Pour le dictionnaire, une croyance est une « pleine conviction ». Il est difficile pour un homme libre d’imaginer l’absolue certitude que cela suppose mais il peut intellectuellement accepter celle-ci… pour peu que les faits ne la rendent pas ridicule. On peut par exemple admettre une « pleine conviction » en matière religieuse car rien ne contredit l’existence de Dieu (bien que rien ne la prouve non plus). La croyance béate en un projet politique, plus étonnante encore tant les idéologies absolues sont éphémères, relève d’autant plus de l’absurde que ce projet a été durement sanctionné par un réel implacable. Ainsi par exemple, croire en la possibilité d’un paradis communiste sur terre est aujourd’hui de l’ordre de l’aveuglement pathologique tant est grand le déni de réalité que cela suppose.
La République est l’objet d’une croyance qui entre parfaitement dans cette dernière catégorie. De nombreux dévots se prosternent devant ses « valeurs » et se signent devant le supposé pouvoir bénéfique qu’elle aurait sur la société des hommes. Pourtant, le réel a depuis longtemps montré l’absurdité de cette « pleine conviction ». L’entêtement à croire que le miracle républicain se réalisera avec « plus de République », à la fin des temps sans doute, révèle une foi inébranlable qui confine à la superstition. Autant toucher du bois.
Quel est le credo de cette foi républicaine ? Il peut se décliner comme ceci :
«Je crois en la double nature de l’homme. En sa nature essentielle, commune à tous les hommes (l’Homme), et en sa nature accidentelle, propre à chaque homme (l’identité ancestrale, religieuse, culturelle…).
Je crois en la dissociation des deux natures : la nature essentielle des hommes doit s’exprimer en société, par le biais de la citoyenneté, et la nature accidentelle des hommes doit être confinée aux domaines privés.
Je crois qu’une société harmonieuse peut fonctionner avec des hommes venus de toute la terre pourvu que ces hommes aient été préalablement « dissociés » (grâce aux « mécanismes de l’intégration »). Je crois que tous les hommes peuvent être dissociés.
Je crois qu’une société neutre avec des hommes neutres et la meilleure qui soit et je crois que la République a pour mission de la fonder. Amen».
Cette profession de foi républicaine (qui synthétise les vraies « valeurs » de la République), relève évidemment de l’absurde dans la mesure où la réalité a déjà montré cent fois que l’homme était une unité indissociable, que son identité était essentielle car structurante, que par conséquent tout processus de « dissociation » de la nature humaine générait une résistance, donc « l’échec des politiques d’intégration », voire un processus de guerre civile (terrorisme…).
Comme tous les dévots, les républicains sont incapables de tenir compte du verdict des faits. Ils mettent en place des mécanismes inquisitoriaux destinés à les briser.

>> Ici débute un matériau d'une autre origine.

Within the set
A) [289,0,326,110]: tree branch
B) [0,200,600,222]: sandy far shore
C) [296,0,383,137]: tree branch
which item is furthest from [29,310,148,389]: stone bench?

Enfant, j’avais demandé à mon père à quoi se reconnaissait une dictature. Il m’avait répondu : « aux militaires armés qui patrouillent dans les rues ». La République a engendré un modèle de société si instable, si éloigné des réalités humaines, que, pour la faire tenir, elle doit faire patrouiller des militaires armés dans nos rues. C’est ainsi qu’une croyance absurde se transforme en dictature stupide.